By Hani Hazaimeh
JERASH - Ambulances Saturday evening were lining at the entrance of Jerash Public Hospital to transport to Amman and other cities scores of people suffering fever and diarrhoea, initially blamed on food poisoning.
By Saturday evening, an official toll estimated the number of people suffering from the symptoms at around 300, all from Sakeb village in the northern Jerash Governorate.
However, some village residents said they believed the number to be much higher. Others also said they suspected contaminated water was the reason for the outbreak, not hummos sold at a nearby restaurant as first believed by the authorities.
As a precautionary measure, authorities closed down the restaurant near the village, 18km to the west of the Greco-Roman city of Jerash, and were testing samples of water, food and excrement.
Health Minister Salah Mawajdeh told The Jordan News Agency, Petra, that final results are expected to be out in two days. Tests were being conducted to detect salmonella, shigella or cholera.
Mawajdeh said that 90 per cent of the people treated for the symptoms had eaten hummos from the restaurant in question, two kilometres outside Sakeb, adding that by yesterday afternoon, 70 cases were referred to hospitals in Amman and the northern region.

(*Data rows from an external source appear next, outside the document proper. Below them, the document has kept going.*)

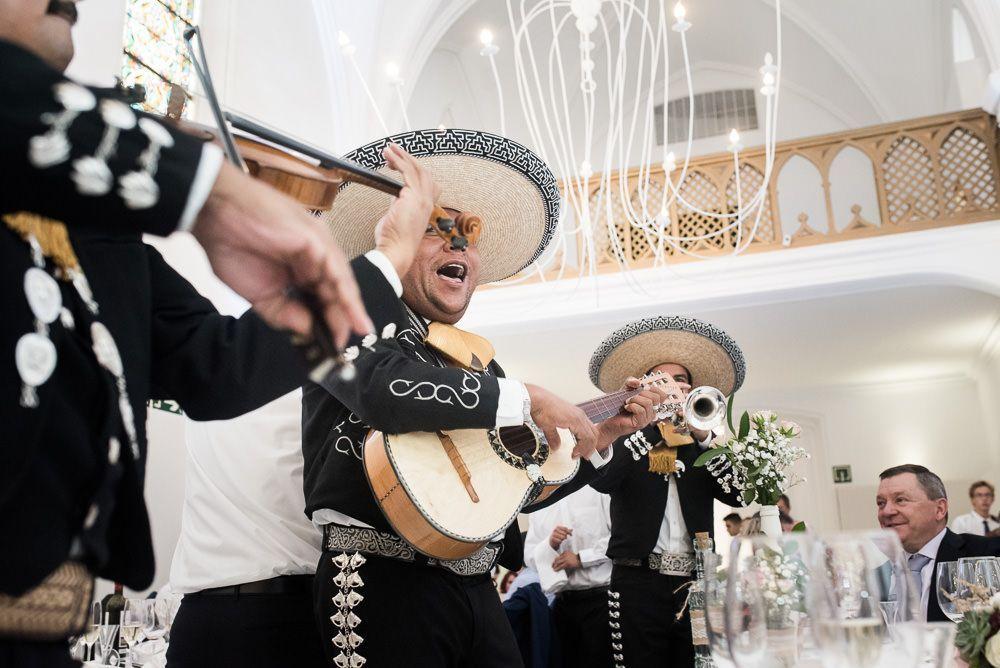 mariachis boda hotel catedral pamplona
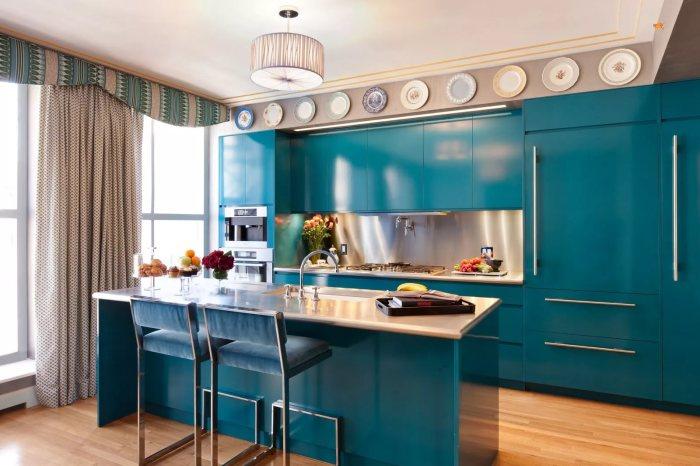 Яркий интерьер кухни с преобладанием синего цвета.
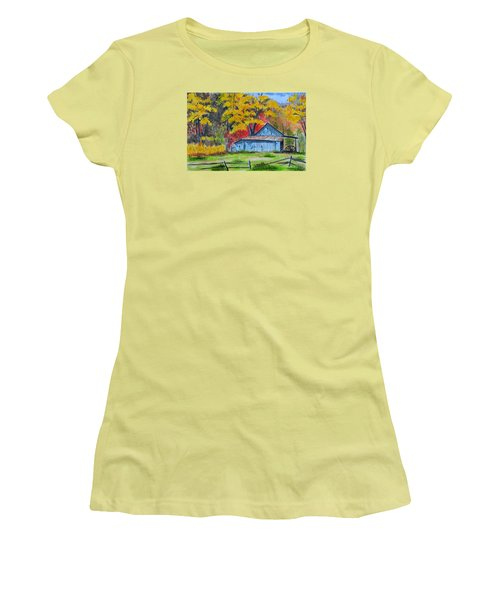Carolina Barn Women's T-Shirt (Athletic Fit)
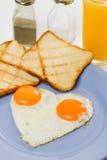 鸡蛋油煎了心形 免版税库存照片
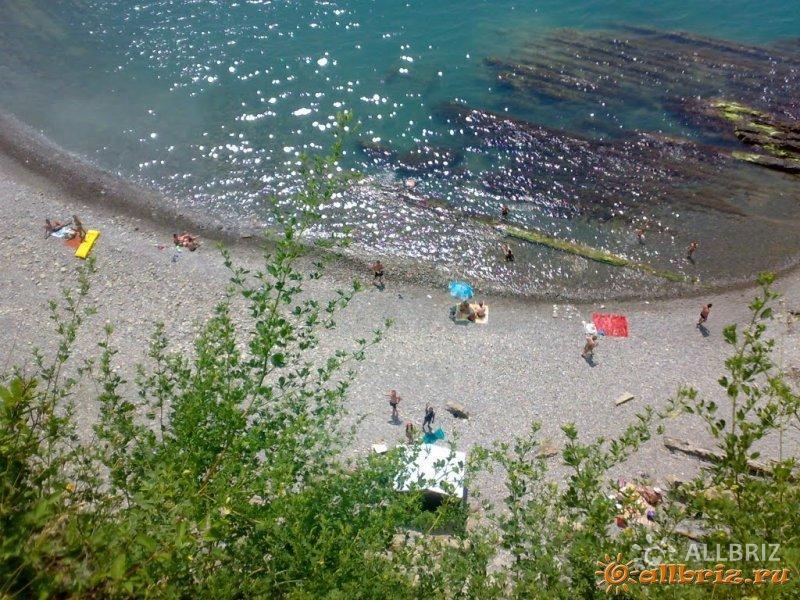 Пляж у скалы Киселева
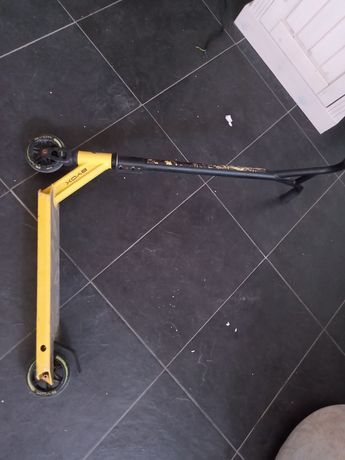 BYOX+ тротинетка скутер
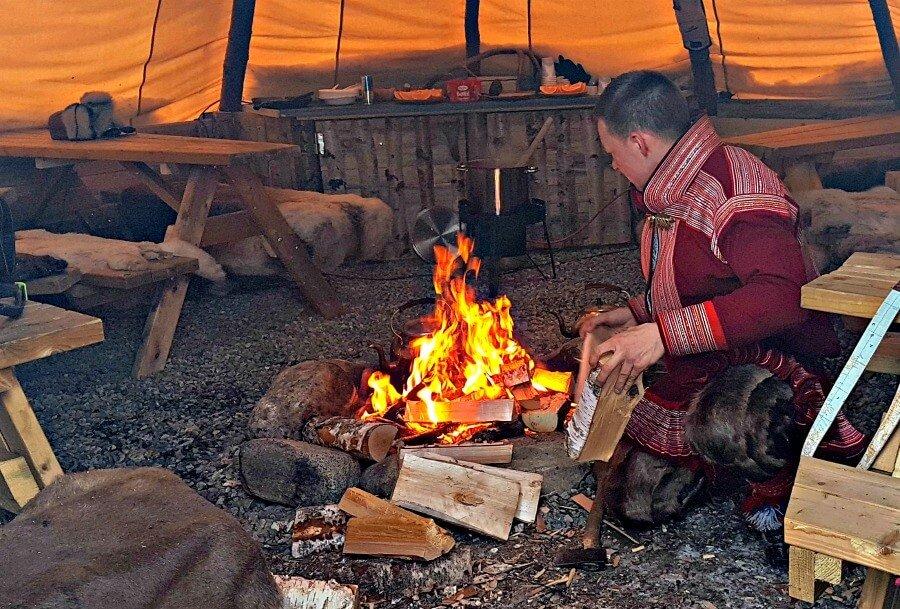 Haciendo fuego dentro del lavvu - Samis en Noruega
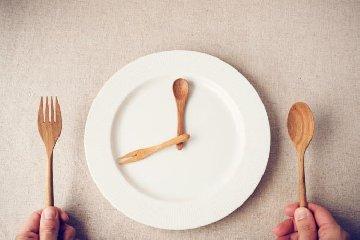 https://www.ragusanews.com//immagini_articoli/12-08-2019/la-dieta-digiuno-intermittente-240.jpg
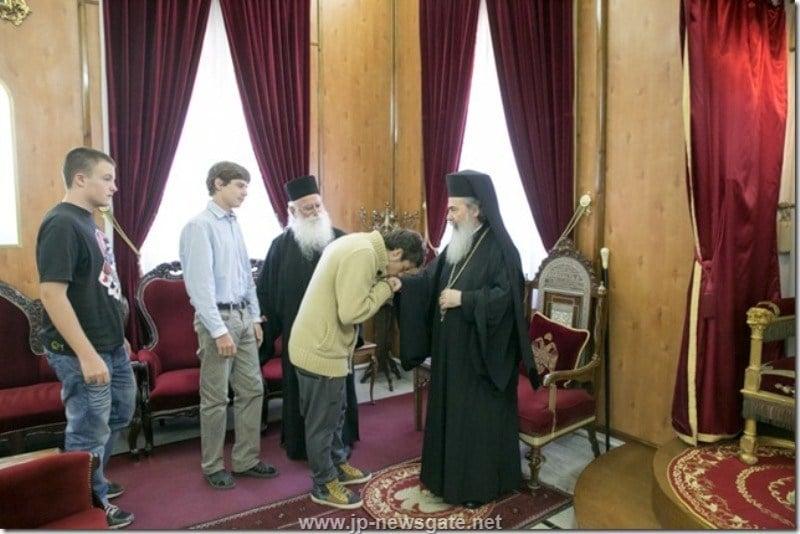 غبطة البطريرك يستقبل ثلاثة من طلاب مدرسة صهيون الجديديون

But some residents interviewed by The Jordan Times said they did not believe bad hummos was the prime suspect. Mohammad Hamdan, who rushed his seven children to the hospital (they were later taken to the army-run Al Hussein Medical Centre (HMC) in Amman), said they did not have any hummos over the past two days.

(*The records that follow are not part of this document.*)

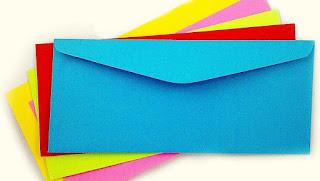 Pilha de envelopes coloridos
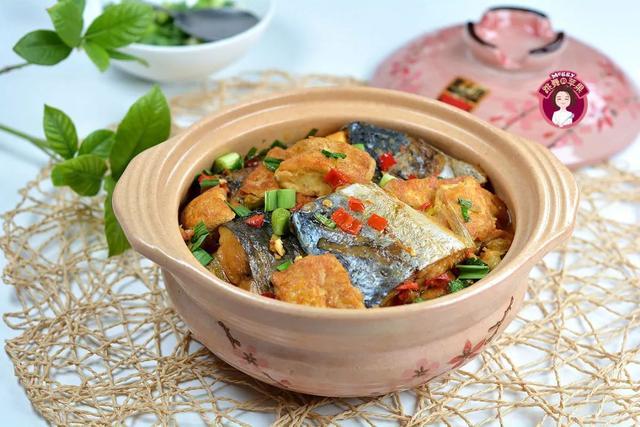 干豆腐的做法大全,鲅鱼干豆腐煲:鲜味十足,一咬爆汁,超级下饭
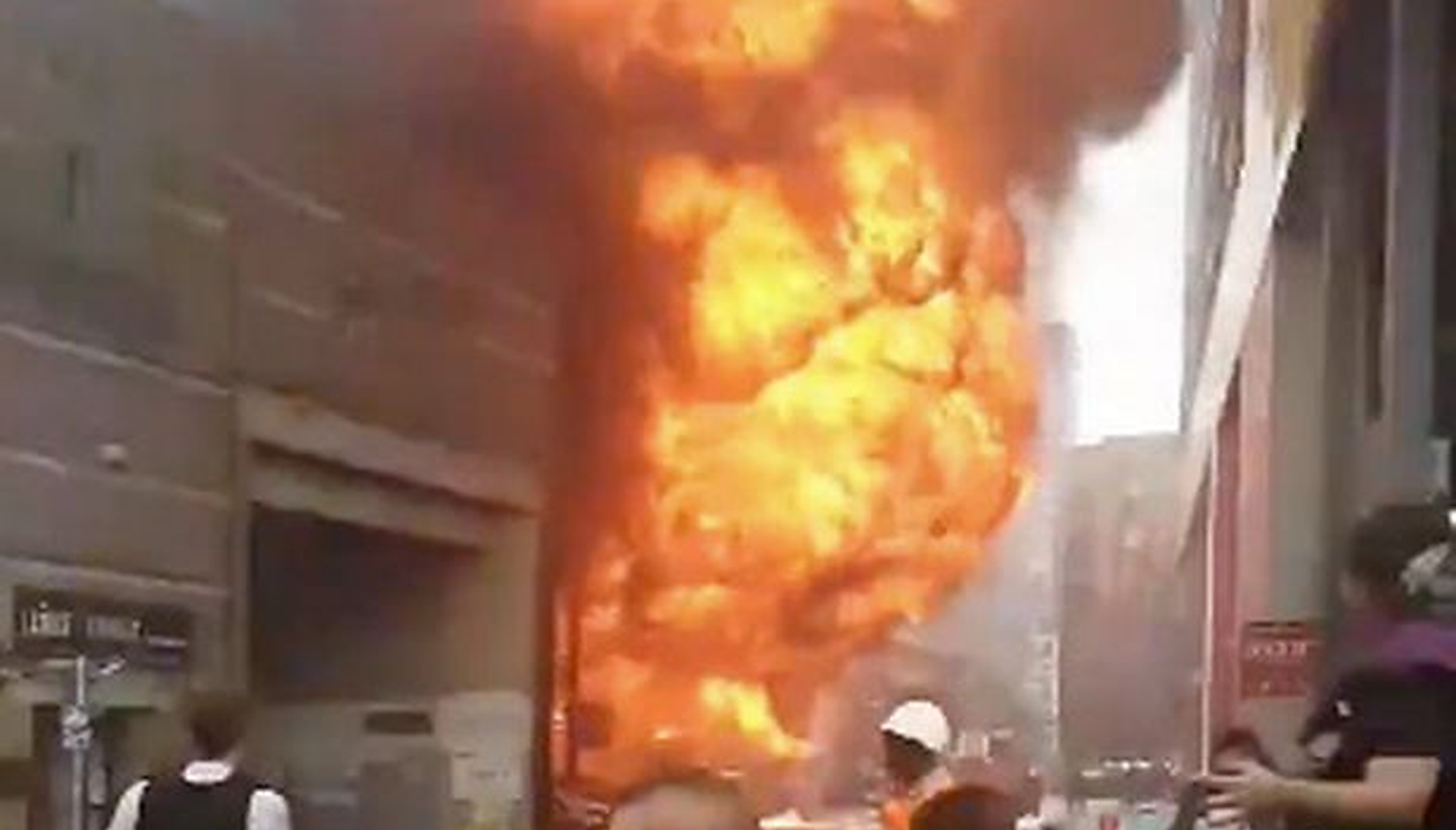 Londra  Explozie puternică la stația de metrou Elephant and Castle. Nu există un bilanț al victimelor. VIDEO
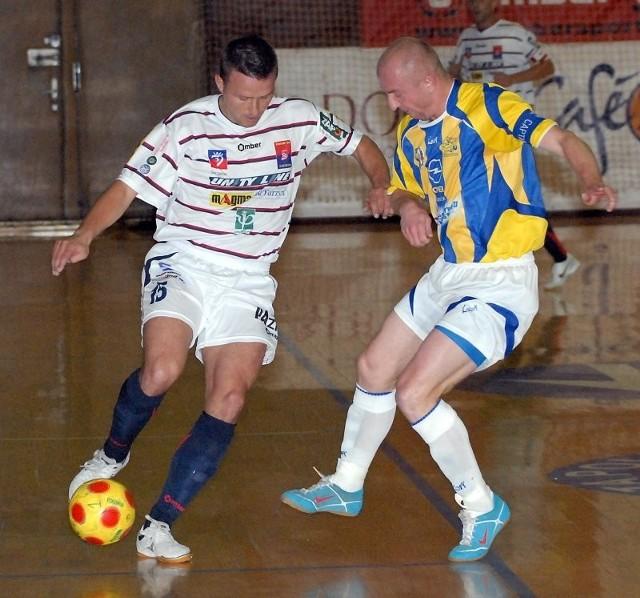 Tomasz Wydmuszek (przy piłce) podczas jesiennego meczu z Gwiazdą. To właśnie jego gol w końcówce dał Pogoni'04 zwycięstwo.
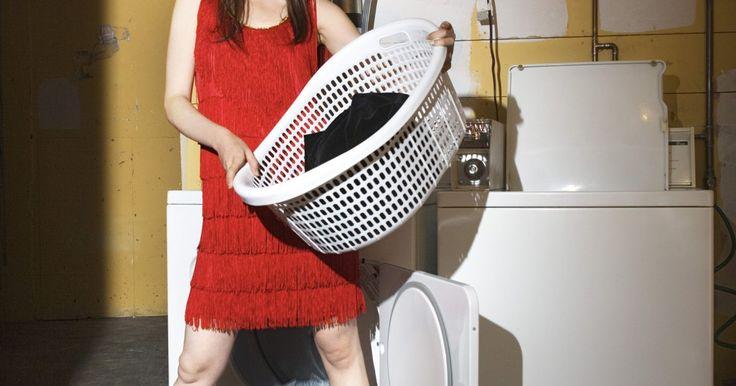 Cómo instalar una manguera de entrada en la lavadora. Las mangueras de entrada de las lavadoras se conectan a válvulas de cierre que suministran agua limpia al electrodoméstico. Los dos tipos de mangueras más comunes son las de caucho reforzado y las de acero inoxidable trenzado. Las diferencias entre ambos tipos es que la de acero tiene mayor resistencia a la explosión y es un poco más cara. Si ...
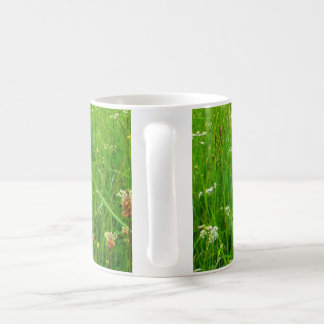 Relaje y mire el pasto verde taza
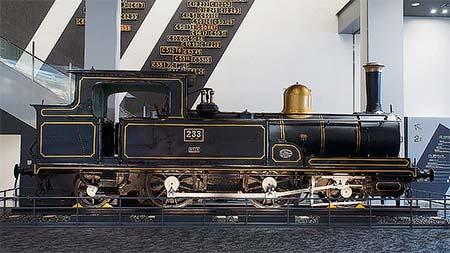 重要文化財に選定された国産初の量産形蒸気機関車 230形233号機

Another Sakeb resident, Mamdouh Ayasrah, said he was busy moving furniture to a new house, where he and his bride would get married and had almost nothing but water and drinks over the past days. Ayasrah, who, with the rest of his 11-member family, were also referred to HMC, also said they suspected water contamination.
Tamer Ayasrah said his two-month-old cousin was among the cases. “Do not tell me that this infant had hummos.”
People from the village interviewed by The Jordan Times at the public hospital said that the restaurant was too small to sell this huge number of meals. Besides, in a village like Sakeb, inhabited by around 20,000, hummos is not a common dish.
They pointed out that the water network in the village is 40 years old and worn out.
The village receives tap water once a week, according to a schedule set by water authorities. Its turn was Thursday evening, the day the cases started to arrive at the hospital.
But Assistant Secretary General of the Water and Irrigation Authority Adnan Zu’bi said that “routine tests have shown drinking water safe and fit for consumption”.
In July, around 1,000 people from a village near Mafraq were sent to hospital for drinking contaminated tap water.
The case caused the resignation of the water and health ministers at the time.
In August, 176 people were treated for salmonella poisoning after eating shawerma sandwiches from a restaurant in the Baqaa refugee camp north of Amman. Shawerma stalls were closed immediately all over the Kingdom and started to reopen after proving they were taking new measures required by the health authorities.